Yesterday I, like many people in the agriculture world, tuned in to watch Oprah when I heard that she and her staff of over 300 people were giving up meat and all other animal products for a week-long “vegan challenge”. Now, it’s no secret that Oprah has had her issues with the livestock industry, so it’s also no surprise that when the agriculture community heard about what she was doing on yesterday’s episode that the defenses went right up. Instead of demonizing livestock farming, however, the episode (except for a few criticisms here and there) overall focused on consumers understanding where their food comes from in order to make an informed choice about their meal options.
As food “experts” (although I don’t think that title applies to either person), Oprah invited author Michael Pollan (read about my encounter with Pollan here) and veganist Kathy Freston to join her for the episode.
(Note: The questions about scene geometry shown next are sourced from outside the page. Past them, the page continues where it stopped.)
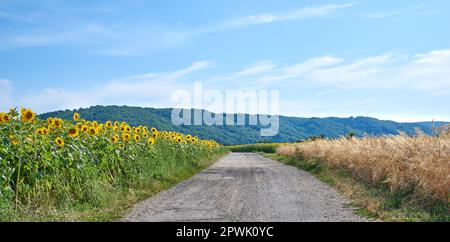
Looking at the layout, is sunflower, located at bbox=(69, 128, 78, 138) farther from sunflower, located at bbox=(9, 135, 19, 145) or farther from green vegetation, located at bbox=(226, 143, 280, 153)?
green vegetation, located at bbox=(226, 143, 280, 153)

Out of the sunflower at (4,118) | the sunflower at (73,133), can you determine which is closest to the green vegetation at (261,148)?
the sunflower at (73,133)

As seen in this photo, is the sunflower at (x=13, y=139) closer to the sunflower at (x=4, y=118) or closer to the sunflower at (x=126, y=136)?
the sunflower at (x=4, y=118)

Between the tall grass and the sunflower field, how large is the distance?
734 cm

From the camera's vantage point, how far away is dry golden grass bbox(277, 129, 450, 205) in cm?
1161

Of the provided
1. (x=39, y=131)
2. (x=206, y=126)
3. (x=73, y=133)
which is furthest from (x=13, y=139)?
(x=206, y=126)

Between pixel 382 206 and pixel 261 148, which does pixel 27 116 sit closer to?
pixel 382 206

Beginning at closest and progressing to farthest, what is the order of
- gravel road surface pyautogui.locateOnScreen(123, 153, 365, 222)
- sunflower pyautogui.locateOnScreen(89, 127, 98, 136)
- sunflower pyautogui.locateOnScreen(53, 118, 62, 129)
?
gravel road surface pyautogui.locateOnScreen(123, 153, 365, 222), sunflower pyautogui.locateOnScreen(53, 118, 62, 129), sunflower pyautogui.locateOnScreen(89, 127, 98, 136)

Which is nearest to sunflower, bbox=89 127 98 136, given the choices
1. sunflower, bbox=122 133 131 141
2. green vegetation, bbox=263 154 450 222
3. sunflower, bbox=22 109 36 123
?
sunflower, bbox=122 133 131 141

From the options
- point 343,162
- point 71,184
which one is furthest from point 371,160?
point 71,184

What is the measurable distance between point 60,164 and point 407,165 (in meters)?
9.19

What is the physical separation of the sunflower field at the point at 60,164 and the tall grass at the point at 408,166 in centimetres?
734
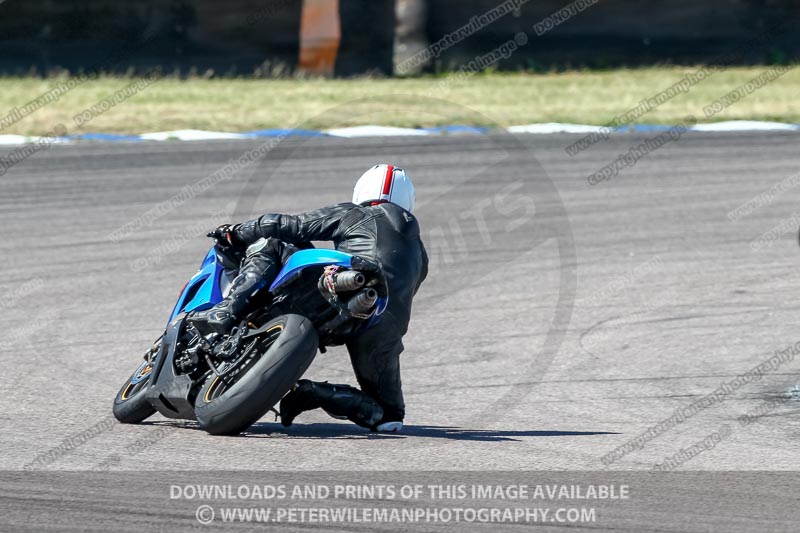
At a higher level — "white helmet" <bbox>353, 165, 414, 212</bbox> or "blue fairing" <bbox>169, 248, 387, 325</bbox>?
"white helmet" <bbox>353, 165, 414, 212</bbox>

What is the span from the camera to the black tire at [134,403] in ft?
A: 20.9

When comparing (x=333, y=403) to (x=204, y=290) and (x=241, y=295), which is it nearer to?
(x=241, y=295)

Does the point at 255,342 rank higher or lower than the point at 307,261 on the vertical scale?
lower

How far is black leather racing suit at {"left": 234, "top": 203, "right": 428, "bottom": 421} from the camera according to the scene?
6.16 metres

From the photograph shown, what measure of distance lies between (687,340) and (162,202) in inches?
257

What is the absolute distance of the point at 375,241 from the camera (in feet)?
20.2

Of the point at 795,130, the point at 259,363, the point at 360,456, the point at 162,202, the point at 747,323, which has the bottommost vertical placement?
Result: the point at 795,130

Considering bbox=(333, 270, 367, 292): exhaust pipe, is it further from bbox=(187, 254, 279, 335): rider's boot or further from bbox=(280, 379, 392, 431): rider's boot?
bbox=(280, 379, 392, 431): rider's boot

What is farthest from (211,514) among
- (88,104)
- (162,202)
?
(88,104)

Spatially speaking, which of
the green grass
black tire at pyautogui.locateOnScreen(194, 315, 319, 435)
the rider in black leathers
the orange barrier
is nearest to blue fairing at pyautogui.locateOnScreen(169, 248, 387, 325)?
the rider in black leathers

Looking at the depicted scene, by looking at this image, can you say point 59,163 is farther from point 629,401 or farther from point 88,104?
point 629,401

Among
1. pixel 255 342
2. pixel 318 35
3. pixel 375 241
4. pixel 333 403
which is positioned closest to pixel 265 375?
pixel 255 342

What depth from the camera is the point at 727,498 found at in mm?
5188

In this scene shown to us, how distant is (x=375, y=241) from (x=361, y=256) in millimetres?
117
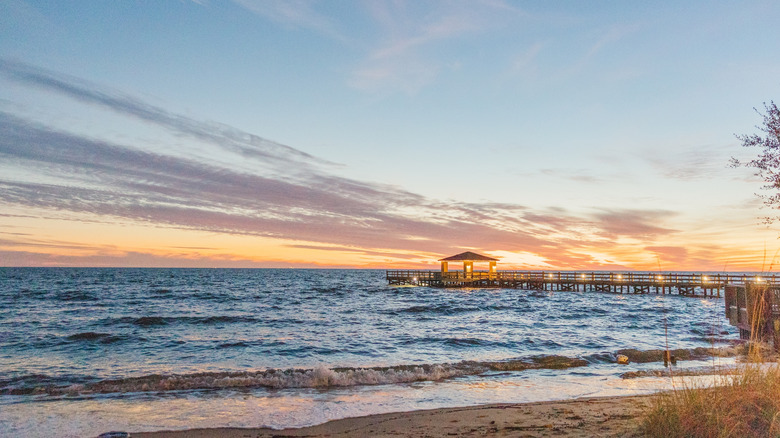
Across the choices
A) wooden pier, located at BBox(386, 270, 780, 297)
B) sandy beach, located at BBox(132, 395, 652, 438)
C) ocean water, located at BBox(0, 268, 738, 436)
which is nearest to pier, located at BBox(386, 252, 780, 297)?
wooden pier, located at BBox(386, 270, 780, 297)

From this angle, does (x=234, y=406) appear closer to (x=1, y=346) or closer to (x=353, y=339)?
(x=353, y=339)

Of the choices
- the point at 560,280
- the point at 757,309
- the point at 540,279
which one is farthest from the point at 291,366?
the point at 540,279

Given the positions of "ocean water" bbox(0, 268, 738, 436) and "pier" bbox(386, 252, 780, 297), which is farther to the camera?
"pier" bbox(386, 252, 780, 297)

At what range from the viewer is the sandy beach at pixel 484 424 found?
7.47 metres

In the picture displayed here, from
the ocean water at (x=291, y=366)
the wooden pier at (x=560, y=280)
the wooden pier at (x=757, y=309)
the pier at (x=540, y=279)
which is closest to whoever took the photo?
the ocean water at (x=291, y=366)

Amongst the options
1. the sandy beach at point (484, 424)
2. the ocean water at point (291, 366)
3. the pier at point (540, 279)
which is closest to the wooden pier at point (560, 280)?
the pier at point (540, 279)

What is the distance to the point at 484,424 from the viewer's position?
318 inches

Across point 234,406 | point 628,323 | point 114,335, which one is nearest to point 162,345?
point 114,335

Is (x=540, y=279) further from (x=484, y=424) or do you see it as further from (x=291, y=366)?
(x=484, y=424)

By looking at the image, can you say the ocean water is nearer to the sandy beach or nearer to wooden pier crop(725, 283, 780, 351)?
the sandy beach

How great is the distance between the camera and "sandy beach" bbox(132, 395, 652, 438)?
7.47 meters

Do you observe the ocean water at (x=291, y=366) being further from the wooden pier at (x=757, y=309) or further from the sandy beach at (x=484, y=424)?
the wooden pier at (x=757, y=309)

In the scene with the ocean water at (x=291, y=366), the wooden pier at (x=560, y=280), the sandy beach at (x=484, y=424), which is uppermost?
the wooden pier at (x=560, y=280)

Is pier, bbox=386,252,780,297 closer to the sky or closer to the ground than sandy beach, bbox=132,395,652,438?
closer to the sky
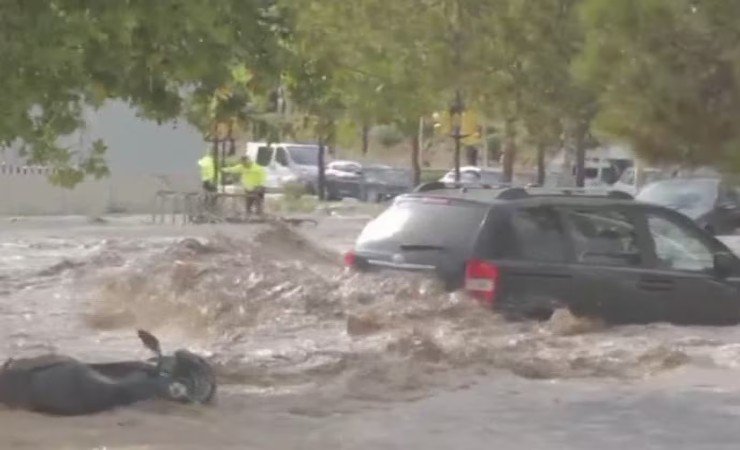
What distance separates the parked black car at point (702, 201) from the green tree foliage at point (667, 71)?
22.6 m

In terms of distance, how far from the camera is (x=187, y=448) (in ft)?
33.8

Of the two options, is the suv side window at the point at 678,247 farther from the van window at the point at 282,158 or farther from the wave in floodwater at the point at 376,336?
the van window at the point at 282,158

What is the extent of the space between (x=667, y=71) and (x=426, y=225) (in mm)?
5265

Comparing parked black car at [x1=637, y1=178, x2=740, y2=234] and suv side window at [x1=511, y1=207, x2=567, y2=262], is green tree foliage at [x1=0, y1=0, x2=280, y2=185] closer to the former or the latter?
suv side window at [x1=511, y1=207, x2=567, y2=262]

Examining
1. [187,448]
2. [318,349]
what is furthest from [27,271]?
[187,448]

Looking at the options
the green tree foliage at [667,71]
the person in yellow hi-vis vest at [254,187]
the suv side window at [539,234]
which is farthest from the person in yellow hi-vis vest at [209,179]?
the green tree foliage at [667,71]

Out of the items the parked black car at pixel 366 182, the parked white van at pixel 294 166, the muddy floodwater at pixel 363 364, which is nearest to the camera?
the muddy floodwater at pixel 363 364

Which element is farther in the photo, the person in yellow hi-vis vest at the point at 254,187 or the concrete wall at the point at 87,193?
the concrete wall at the point at 87,193

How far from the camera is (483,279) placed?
1379 centimetres

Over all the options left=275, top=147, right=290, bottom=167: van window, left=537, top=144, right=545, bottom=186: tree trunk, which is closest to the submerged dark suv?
left=537, top=144, right=545, bottom=186: tree trunk

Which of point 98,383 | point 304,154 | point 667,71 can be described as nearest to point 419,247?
point 98,383

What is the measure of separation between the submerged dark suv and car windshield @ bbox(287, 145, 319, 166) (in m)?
41.2

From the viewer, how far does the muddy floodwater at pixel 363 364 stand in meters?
10.9

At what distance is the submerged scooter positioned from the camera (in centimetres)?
1109
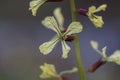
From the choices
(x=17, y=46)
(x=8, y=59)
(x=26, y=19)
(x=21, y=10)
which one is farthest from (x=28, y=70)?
(x=21, y=10)

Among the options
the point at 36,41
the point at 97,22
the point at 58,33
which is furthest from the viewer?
the point at 36,41

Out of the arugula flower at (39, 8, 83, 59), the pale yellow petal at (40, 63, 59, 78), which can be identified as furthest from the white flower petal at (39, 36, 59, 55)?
Result: the pale yellow petal at (40, 63, 59, 78)

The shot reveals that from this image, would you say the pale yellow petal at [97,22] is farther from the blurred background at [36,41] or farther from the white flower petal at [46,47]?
the blurred background at [36,41]

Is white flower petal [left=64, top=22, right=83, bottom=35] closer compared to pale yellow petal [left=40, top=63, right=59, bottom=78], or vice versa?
white flower petal [left=64, top=22, right=83, bottom=35]

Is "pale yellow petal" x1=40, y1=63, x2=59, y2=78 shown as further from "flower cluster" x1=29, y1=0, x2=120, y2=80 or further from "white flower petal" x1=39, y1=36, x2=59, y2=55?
"white flower petal" x1=39, y1=36, x2=59, y2=55

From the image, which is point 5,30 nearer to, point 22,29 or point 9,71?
point 22,29

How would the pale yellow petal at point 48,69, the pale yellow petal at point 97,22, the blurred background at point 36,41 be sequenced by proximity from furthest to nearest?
the blurred background at point 36,41, the pale yellow petal at point 48,69, the pale yellow petal at point 97,22

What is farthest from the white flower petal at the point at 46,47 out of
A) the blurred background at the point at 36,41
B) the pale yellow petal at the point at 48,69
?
the blurred background at the point at 36,41

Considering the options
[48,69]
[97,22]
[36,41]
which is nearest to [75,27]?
[97,22]

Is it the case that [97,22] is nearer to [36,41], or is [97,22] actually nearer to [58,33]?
[58,33]
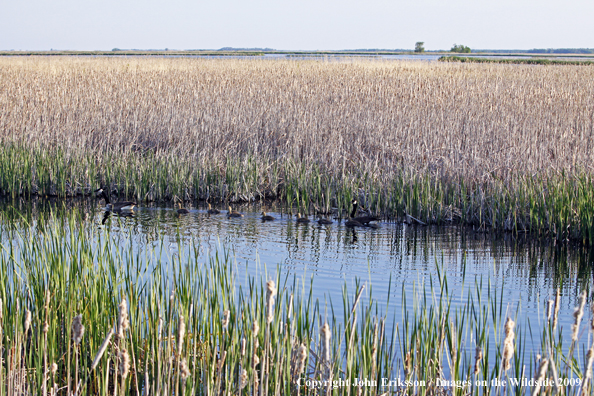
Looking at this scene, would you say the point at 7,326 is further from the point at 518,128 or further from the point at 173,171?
the point at 518,128

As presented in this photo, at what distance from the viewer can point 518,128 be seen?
1394 centimetres

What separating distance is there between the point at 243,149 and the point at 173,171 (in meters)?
2.49

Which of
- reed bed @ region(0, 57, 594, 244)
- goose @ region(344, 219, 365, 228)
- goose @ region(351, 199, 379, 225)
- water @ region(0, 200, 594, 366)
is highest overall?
reed bed @ region(0, 57, 594, 244)

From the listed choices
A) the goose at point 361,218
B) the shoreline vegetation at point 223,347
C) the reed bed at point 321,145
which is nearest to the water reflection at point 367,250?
the goose at point 361,218

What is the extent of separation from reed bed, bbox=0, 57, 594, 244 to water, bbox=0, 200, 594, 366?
625mm

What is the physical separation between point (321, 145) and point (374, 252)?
513 centimetres

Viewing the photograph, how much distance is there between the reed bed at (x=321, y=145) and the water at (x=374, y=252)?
625 millimetres

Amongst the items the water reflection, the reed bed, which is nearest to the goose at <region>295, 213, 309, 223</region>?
the water reflection

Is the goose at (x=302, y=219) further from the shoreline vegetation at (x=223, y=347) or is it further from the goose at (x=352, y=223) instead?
the shoreline vegetation at (x=223, y=347)

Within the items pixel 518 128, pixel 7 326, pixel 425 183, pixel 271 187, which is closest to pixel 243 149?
pixel 271 187

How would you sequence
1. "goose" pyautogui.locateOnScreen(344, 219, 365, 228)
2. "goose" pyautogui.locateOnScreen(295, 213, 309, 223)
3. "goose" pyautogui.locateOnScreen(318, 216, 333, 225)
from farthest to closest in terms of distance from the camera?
"goose" pyautogui.locateOnScreen(295, 213, 309, 223) → "goose" pyautogui.locateOnScreen(318, 216, 333, 225) → "goose" pyautogui.locateOnScreen(344, 219, 365, 228)

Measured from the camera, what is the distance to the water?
245 inches

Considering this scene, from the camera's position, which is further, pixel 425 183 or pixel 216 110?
pixel 216 110

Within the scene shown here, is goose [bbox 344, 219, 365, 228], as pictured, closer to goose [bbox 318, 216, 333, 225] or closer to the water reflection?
the water reflection
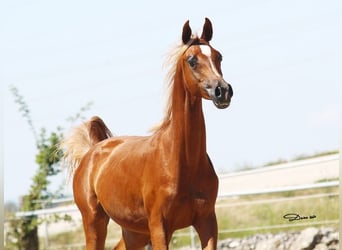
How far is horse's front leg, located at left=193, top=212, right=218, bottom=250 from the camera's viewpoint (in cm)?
523

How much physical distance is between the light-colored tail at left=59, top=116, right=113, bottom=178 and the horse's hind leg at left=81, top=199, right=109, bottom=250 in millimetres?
856

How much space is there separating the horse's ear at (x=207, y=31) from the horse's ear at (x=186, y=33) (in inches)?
4.8

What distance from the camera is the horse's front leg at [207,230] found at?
17.2 ft

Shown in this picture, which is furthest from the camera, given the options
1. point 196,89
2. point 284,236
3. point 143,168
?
point 284,236

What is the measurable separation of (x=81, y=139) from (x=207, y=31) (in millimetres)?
2386

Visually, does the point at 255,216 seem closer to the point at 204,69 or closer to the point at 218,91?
the point at 204,69

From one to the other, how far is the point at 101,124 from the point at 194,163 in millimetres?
2310

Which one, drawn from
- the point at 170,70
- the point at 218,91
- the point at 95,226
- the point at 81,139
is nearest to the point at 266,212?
the point at 81,139

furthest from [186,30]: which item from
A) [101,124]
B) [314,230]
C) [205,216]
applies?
[314,230]

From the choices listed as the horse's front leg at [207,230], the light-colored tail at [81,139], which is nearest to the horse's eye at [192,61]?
the horse's front leg at [207,230]

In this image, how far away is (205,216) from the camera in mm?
5258

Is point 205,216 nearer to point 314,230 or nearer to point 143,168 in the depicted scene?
point 143,168

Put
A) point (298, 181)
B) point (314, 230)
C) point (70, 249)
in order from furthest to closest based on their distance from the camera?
point (298, 181) → point (70, 249) → point (314, 230)

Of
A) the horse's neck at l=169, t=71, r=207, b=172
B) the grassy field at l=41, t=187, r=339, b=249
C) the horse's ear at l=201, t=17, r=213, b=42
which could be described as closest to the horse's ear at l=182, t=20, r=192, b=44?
the horse's ear at l=201, t=17, r=213, b=42
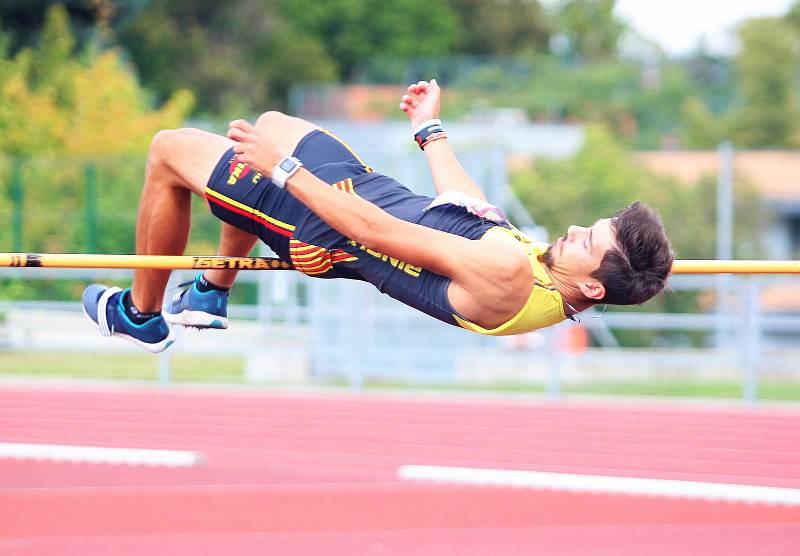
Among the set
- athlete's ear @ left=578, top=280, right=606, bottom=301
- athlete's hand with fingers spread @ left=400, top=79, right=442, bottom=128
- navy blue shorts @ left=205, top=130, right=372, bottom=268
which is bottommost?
athlete's ear @ left=578, top=280, right=606, bottom=301

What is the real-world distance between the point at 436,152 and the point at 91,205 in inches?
365

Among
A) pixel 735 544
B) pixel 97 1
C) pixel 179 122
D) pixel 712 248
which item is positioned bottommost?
pixel 735 544

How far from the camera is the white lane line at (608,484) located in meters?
5.51

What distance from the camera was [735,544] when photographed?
194 inches

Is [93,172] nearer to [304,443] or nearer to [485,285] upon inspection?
[304,443]

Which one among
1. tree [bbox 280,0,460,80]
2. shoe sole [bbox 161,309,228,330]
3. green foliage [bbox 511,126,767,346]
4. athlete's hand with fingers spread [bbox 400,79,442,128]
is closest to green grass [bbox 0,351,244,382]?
green foliage [bbox 511,126,767,346]

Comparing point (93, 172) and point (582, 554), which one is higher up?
point (93, 172)

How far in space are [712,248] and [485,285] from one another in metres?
11.5

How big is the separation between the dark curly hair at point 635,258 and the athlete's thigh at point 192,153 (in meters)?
1.26

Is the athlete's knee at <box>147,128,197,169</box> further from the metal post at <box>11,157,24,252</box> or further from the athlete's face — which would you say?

Surprisingly, Pollan almost seemed like the voice of reason on the couch, stating how he thought meat is an important part of the diet and that “eating meat isn’t evil”. Reporter Lisa Ling also visited a Cargill plant and learned how our meat goes from the pasture/feedlot to our plate. Cargill did a great job representing agriculture and everyone in animal ag should be proud of their willingness to open their doors to the cameras.
One of the things that I thought was very interesting about the Cargill tour is a comment that Pollan made after the segment. In general, he noted how animal rights groups like PETA were to thank for the advancements agriculture has made in our processing facilities.
My first thought – as displayed in this tweet of mine – was “PETA and HSUS DO NOT get credit for improving agriculture. Ugh…..”
What did he mean? Is he saying we should THANK them for their never-ceasing pressure? We should be GRATEFUL for their petitions and lawsuits because we now have better slaughter facilities? I DO NOT THINK SO.
But then I got this tweet from @antiquecutie: “@sollmana why not? if there was no pressure…they would never change.”
That got me thinking and, to be totally honest, way confused. I do understand that pressure from animal rights activists since the time of when ‘The Jungle‘ was released have played a part in the industry’s advancement. But still, these groups aren’t about advancing agriculture – they’re about ending it. The fact that changes occur because of their campaigns seems to me more of a side effect. I am much more grateful for people like Temple Grandin who understand the role of animal agriculture and seek to improve it, without an agenda to put an end to owning livestock.
What do you think? The question from @antiquecutie definitely made me question my own beliefs (which is never a bad thing), but I’d like to hear from others. Should we be thankful for groups like PETA and HSUS, since their pressure has played a role (to what extent is debatable) in our improvement?